Linder, who was accompanied by a group of NAACP supporters and other local activists, also challenged the business community, including the Downtown Alliance and the Real Estate Council, to do more to invest in minority communities. “Where are you in this equation?,” he asked. “You make a lot of money from poor people in this community – poor people get nothing from you.”
More from the press release:
This is in direct response to the Mayor's announcement concerning the allocation of resources to alleviate the homeless problem downtown with the support of the Downtown Alliance and other business interests in Austin. This initiative comes at a time when African Americans and other people of color are being further displaced from the City of Austin. It also comes at a critical time when important recommendations to address disparities in the African American community in the areas of Economics, Employment, Neighborhood Sustainability, Health, Art, Culture and Entertainment and Police and Safety lack the proper financial support. …

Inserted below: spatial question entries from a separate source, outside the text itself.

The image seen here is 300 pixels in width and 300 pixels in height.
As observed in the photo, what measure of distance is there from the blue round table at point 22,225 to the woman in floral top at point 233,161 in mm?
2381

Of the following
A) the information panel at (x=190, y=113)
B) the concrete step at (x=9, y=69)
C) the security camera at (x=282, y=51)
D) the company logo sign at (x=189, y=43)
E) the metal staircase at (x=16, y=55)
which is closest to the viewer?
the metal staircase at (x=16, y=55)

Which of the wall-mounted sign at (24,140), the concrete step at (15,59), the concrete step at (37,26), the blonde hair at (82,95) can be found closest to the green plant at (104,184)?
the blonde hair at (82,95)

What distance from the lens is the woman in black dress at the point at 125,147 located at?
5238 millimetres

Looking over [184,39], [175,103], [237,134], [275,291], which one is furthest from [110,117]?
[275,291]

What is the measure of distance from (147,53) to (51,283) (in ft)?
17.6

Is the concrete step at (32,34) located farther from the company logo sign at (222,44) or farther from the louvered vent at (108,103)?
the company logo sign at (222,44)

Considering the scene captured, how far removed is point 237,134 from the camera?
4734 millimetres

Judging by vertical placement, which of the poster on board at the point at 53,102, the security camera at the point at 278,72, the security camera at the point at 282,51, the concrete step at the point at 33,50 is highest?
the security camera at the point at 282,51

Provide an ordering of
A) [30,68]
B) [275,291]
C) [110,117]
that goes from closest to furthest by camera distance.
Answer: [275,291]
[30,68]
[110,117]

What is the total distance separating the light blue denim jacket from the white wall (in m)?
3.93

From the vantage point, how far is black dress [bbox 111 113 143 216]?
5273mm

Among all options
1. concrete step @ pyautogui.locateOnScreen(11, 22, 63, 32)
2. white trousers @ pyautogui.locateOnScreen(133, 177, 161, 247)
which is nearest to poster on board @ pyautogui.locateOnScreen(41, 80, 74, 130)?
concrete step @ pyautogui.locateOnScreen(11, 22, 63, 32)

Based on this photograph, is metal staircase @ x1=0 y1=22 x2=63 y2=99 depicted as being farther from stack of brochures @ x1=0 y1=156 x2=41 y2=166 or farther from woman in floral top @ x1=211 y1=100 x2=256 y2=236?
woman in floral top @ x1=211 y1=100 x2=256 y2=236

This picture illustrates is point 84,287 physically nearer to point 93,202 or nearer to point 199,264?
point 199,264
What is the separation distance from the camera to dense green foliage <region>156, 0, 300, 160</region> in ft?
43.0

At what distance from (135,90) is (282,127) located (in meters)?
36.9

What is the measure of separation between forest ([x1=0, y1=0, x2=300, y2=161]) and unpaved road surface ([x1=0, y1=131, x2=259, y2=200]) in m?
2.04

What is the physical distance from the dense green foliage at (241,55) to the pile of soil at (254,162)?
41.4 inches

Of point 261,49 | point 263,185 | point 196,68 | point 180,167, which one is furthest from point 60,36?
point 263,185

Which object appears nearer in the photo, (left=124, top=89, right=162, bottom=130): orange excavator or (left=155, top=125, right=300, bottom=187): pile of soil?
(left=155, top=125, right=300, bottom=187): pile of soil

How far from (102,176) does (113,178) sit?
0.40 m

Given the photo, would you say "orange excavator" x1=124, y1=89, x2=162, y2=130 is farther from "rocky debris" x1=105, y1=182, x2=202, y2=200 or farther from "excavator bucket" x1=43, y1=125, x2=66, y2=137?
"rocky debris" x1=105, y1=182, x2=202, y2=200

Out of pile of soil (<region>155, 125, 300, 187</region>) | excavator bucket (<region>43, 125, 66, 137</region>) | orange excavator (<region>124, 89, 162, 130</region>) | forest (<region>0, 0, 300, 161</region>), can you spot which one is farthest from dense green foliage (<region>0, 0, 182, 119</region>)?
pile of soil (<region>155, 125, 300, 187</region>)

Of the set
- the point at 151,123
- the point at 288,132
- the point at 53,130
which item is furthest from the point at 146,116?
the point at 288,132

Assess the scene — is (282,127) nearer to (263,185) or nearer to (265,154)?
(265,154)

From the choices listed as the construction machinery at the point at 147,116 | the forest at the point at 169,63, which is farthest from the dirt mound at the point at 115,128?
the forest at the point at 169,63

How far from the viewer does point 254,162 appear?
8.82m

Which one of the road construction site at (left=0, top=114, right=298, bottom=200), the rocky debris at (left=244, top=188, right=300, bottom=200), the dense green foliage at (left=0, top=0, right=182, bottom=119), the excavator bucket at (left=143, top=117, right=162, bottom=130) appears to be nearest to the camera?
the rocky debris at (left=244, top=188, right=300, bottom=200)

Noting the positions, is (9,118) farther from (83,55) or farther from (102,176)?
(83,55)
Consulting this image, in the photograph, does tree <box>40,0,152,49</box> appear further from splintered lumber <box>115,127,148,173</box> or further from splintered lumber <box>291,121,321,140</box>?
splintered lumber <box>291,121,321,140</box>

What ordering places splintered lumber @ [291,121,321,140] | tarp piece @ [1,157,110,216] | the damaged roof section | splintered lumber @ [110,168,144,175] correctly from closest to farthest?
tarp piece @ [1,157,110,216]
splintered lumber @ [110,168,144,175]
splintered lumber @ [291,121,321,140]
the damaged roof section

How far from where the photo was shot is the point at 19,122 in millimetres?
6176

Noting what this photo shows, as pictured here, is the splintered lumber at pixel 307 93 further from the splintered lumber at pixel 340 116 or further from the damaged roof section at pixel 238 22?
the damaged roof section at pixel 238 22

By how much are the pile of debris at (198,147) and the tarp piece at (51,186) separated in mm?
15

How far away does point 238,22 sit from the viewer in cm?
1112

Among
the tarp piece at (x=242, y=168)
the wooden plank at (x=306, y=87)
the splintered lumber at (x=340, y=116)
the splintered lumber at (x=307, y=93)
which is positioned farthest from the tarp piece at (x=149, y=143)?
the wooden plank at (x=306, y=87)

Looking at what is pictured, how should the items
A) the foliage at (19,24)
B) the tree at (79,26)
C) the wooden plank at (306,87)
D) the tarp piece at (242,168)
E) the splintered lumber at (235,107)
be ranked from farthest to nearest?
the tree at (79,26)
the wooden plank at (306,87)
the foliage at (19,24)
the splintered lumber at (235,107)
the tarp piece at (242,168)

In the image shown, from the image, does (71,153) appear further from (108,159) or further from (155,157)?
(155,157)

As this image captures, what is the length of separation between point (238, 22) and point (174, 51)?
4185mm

We commend the Mayor for his outreach to various organizations and populations, yet the resources required to revitalize the "Spirit of East Austin" and his subsequent "Task Force on Institutional Racism" are virtually non-existent and ring a familiar tone of promissory notes that are insufficient to address the disparities cited in the African American Quality of Life Initiative, the Spirit of East Austin, and the Task Force on Institutional Racism.
We also challenge interim City Manager Elaine Hart to invoke the powers inherent in the City of Austin's Council-Manager form of government and allocate emergency financial resources to address the needs identified by the African American Resource Advisory Commission and all commissions that are facing disparate impact challenges in the City of Austin.
We also challenge the entire Austin City Council to examine measures to alleviate Austin's status as perhaps the most economically segregated city in the United States.